- _Task set_:
**A.** Decide whether each statement agrees with the clean energy jobs passage, answering yes or no and quoting the words from the passage that settle it: (i) active apprentices in the U.S. rose from 580,458 in 2021 to 641,044 in 2024; (ii) Ohio's clean energy job growth was 5.5%; (iii) an employer with three or more workers on construction alteration or repair work must employ a qualified apprentice.
**B.** List every percentage figure that appears in the clean energy jobs passage.

++++ Document segment

Correlation? Growth in Clean Energy Jobs & Number of Apprentices

As a saying attributed to investor George Soros goes, “markets can influence the events they anticipate.”1 There is, therefore, a question as to whether the clean energy job market reflects the anticipation of the credits enacted by the IRA. The U.S. Department of Energy’s 2023 USEER shows a 3.9% national increase in the number of clean energy jobs from 2021 to 2022, and found the number of clean energy jobs grew across all 50 states and Washington, D.C.2 With this growth comes the expectation for a correlated increase in demand for qualified apprentices under the PWA guidance. For those credits eligible for the PWA bonus credit, each taxpayer, contractor, or subcontractor who employs four or more workers for construction alteration or repair work must employ one or more qualified apprentices. So, this begs the question—has this correlation proven itself in the U.S. market?

Certainly, there has been an increase since the IRA in the number of apprentices overall. According to apprenticeship.gov, active apprentices in the U.S. have increased from 580,458 in 2021 prior to the IRA to 641,044 in the 2024 post-IRA landscape.3 Interestingly, the map below of active apprentice locations shows some of the greatest concentration in California, Texas, and Ohio.

Map showing the concentration of active apprentice locations in the United States.
Source: apprenticeship.gov

The USEER 2023 report also shows that these three states are among the country’s leaders in clean energy job growth generally—coming in at 3.6%, 5.5%, and 4.4% growth, respectively.4 Therefore, it seems there is at least some overlap in the two data points, which perhaps points to the conclusion that the IRA and PWA are operating as intended—to motivate the growth of jobs within the clean energy space and include qualified apprentices within those jobs.

++++++++
++++ Material shown

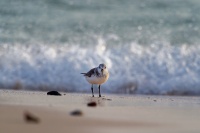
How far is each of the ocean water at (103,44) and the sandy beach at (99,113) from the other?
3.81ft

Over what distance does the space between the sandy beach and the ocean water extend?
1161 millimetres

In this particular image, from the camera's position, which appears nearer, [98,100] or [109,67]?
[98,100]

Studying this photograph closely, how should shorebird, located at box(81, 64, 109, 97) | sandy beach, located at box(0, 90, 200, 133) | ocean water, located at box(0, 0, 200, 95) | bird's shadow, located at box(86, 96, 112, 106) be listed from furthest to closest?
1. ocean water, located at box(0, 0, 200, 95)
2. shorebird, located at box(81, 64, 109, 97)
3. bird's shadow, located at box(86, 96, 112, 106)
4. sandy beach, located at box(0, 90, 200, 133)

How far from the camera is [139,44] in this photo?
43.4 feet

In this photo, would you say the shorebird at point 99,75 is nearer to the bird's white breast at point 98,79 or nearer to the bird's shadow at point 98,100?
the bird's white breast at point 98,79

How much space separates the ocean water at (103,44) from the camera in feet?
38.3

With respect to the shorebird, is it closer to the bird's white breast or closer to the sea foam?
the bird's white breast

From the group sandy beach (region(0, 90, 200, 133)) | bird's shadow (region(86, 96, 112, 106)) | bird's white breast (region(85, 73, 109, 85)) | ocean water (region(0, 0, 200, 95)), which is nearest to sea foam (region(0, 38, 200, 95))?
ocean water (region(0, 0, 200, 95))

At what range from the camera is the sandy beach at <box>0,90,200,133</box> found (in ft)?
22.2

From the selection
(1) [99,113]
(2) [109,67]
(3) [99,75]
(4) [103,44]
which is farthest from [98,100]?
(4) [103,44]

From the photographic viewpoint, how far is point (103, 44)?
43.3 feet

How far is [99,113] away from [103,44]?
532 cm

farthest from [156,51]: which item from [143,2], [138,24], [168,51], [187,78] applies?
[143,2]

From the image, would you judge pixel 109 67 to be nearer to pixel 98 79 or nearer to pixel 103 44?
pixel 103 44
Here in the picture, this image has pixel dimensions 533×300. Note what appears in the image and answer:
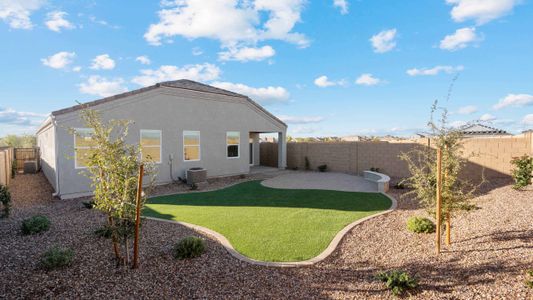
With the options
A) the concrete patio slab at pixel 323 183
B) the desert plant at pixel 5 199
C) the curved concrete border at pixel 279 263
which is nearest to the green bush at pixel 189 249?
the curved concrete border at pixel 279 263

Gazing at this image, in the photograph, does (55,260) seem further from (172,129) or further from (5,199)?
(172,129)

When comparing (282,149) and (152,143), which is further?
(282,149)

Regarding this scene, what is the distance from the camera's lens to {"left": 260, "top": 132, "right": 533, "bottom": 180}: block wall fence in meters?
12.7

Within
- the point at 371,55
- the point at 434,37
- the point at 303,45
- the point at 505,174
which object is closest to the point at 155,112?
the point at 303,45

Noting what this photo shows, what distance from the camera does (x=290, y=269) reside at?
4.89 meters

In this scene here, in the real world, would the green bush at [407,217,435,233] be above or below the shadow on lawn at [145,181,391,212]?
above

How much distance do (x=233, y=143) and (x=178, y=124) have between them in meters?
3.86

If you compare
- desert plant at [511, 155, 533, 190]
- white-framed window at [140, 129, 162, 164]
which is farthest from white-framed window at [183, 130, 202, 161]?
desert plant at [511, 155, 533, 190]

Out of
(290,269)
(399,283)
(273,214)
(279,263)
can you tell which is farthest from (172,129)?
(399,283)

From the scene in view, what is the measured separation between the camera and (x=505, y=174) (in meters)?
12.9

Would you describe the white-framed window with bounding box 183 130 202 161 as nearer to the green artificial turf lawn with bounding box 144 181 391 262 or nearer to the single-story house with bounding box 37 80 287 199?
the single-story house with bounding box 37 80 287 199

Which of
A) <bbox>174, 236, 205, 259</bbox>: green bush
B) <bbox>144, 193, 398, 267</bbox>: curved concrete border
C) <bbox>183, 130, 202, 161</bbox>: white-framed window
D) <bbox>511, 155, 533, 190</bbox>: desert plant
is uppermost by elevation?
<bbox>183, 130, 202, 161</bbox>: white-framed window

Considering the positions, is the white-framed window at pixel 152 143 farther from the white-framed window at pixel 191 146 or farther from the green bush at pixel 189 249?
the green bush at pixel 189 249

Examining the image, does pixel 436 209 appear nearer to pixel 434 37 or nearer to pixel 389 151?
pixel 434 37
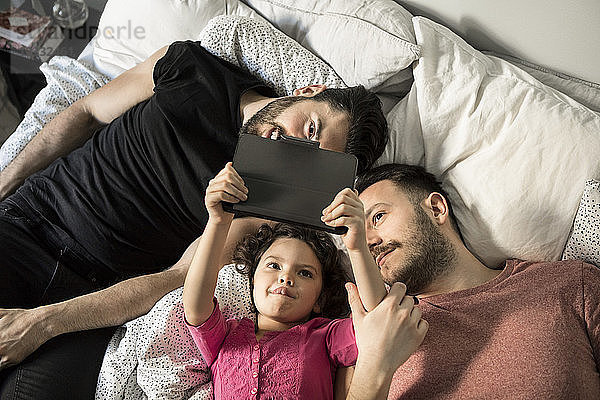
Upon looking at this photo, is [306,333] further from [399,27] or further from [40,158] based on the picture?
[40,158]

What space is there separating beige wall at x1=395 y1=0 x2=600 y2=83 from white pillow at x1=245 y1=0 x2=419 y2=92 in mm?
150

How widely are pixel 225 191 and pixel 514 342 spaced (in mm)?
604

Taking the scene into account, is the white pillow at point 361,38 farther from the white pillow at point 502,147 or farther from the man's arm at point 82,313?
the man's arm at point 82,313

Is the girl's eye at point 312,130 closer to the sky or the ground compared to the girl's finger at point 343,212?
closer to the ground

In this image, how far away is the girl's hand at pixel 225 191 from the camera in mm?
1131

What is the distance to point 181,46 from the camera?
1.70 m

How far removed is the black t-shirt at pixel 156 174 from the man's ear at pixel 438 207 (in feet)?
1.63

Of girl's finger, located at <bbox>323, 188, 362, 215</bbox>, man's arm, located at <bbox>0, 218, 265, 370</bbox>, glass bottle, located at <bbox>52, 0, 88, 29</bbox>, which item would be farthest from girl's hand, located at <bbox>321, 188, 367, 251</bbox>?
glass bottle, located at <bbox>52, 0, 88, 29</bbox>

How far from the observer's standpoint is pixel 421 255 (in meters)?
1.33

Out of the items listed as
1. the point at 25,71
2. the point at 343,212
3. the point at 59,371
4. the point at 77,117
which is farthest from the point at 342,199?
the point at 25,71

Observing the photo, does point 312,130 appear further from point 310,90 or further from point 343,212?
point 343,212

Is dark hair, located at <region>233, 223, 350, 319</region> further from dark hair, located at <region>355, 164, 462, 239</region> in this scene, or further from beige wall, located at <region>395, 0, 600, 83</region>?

++++++++

- _Final results_:
**A.**
(i) Yes: "active apprentices in the U.S. have increased from 580,458 in 2021 prior to the IRA to 641,044 in the 2024 post-IRA landscape."
(ii) No: "California, Texas, and Ohio" and "coming in at 3.6%, 5.5%, and 4.4% growth, respectively."
(iii) No: "who employs four or more workers for construction alteration or repair work must employ one or more qualified apprentices."

**B.** 3.9%, 3.6%, 5.5%, 4.4%